FREUD CHEGA À CONCLUSÃO DE QUE A EDUCAÇÃO É UMA TAREFA IMPOSSÍVEL DEVIDO ÁS CONTRADIÇÕES ENCONTRADAS EM SUAS PRÓPRIAS IDÉIAS SOBRE A TAREFA EDUCATIVA EM UMA PERSPECTIVA PSICANALÍTICA. IMPOSSÍVEL, NESTE CONTEXTO, NÃO SIGNIFICA IRREALIZÁVEL, MAS DIFÍCIL DE SER ALCANÇADO EM SUA INTEGRALIDADE.

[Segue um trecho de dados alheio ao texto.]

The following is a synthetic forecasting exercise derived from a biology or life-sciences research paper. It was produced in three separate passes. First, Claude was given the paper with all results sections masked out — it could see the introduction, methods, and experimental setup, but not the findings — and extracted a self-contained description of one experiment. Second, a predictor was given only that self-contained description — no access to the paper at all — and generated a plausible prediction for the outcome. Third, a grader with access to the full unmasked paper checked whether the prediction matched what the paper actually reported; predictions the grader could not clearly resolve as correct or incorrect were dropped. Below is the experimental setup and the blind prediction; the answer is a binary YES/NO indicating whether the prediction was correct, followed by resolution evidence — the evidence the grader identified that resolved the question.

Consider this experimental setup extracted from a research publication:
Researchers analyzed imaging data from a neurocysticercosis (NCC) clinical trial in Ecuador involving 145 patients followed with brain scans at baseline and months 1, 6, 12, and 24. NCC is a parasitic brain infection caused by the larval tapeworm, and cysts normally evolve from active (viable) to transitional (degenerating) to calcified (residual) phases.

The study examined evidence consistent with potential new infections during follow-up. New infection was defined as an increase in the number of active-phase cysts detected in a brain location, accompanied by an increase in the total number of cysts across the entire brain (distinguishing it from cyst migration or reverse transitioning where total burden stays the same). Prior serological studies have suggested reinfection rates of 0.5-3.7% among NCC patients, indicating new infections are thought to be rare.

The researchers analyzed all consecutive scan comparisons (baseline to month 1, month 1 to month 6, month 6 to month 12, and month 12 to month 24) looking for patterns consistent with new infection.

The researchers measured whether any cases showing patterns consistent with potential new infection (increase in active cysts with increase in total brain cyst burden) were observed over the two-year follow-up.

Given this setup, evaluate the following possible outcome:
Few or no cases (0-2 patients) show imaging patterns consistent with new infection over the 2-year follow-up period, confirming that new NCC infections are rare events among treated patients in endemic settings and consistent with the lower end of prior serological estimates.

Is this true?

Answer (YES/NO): YES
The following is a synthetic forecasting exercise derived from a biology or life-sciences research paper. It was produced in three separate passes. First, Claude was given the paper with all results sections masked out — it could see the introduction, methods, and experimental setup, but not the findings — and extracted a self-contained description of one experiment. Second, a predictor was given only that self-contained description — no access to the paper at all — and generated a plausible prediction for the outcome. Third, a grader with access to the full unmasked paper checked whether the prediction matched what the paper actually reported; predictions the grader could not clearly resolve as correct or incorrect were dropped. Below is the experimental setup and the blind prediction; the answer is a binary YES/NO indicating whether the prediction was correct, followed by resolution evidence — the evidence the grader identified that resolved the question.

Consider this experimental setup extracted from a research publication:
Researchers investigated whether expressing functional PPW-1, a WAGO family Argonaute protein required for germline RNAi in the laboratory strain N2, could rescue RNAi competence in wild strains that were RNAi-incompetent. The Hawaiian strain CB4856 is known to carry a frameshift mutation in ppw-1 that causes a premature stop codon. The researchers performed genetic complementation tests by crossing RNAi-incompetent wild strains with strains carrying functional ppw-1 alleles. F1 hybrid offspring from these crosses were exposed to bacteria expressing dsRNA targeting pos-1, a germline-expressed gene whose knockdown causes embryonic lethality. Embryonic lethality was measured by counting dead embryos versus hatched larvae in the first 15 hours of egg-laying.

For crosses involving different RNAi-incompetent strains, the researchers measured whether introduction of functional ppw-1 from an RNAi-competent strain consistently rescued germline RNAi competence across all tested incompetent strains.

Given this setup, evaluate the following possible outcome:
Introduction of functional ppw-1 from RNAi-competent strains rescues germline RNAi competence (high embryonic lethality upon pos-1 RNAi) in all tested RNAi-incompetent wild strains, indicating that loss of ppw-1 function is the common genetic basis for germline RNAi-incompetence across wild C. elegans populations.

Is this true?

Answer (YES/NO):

O Inconsciente, objeto de estudo da Psicanálise vai contribuir mais ainda para a proposição de que a Educação é uma tarefa impossível. Ao descobrir a existência dessa instância, Freud retira do ser humano a idéia de que este pode controlar totalmente seus atos e pensamentos, afirmando que não somos senhores absolutos de nossos próprios comportamentos. O ser humano é regido por forças que estão no seu interior mas que esse desconhece. A vida psíquica não se resume aos fatores conscientes (percepção, atenção, memória, intencionalidade, etc) mas está apoiada em manifestações inconscientes. Segundo Kupfer (1992) ao apresentar essa idéia Freud acrescenta mais uma ferida narcísica àquelas anteriormente trazidas por Copérnico e Darwin, ao afirmarem, respectivamente, que a Terra não é o centro do sistema solar e o homem não é o centro da criação.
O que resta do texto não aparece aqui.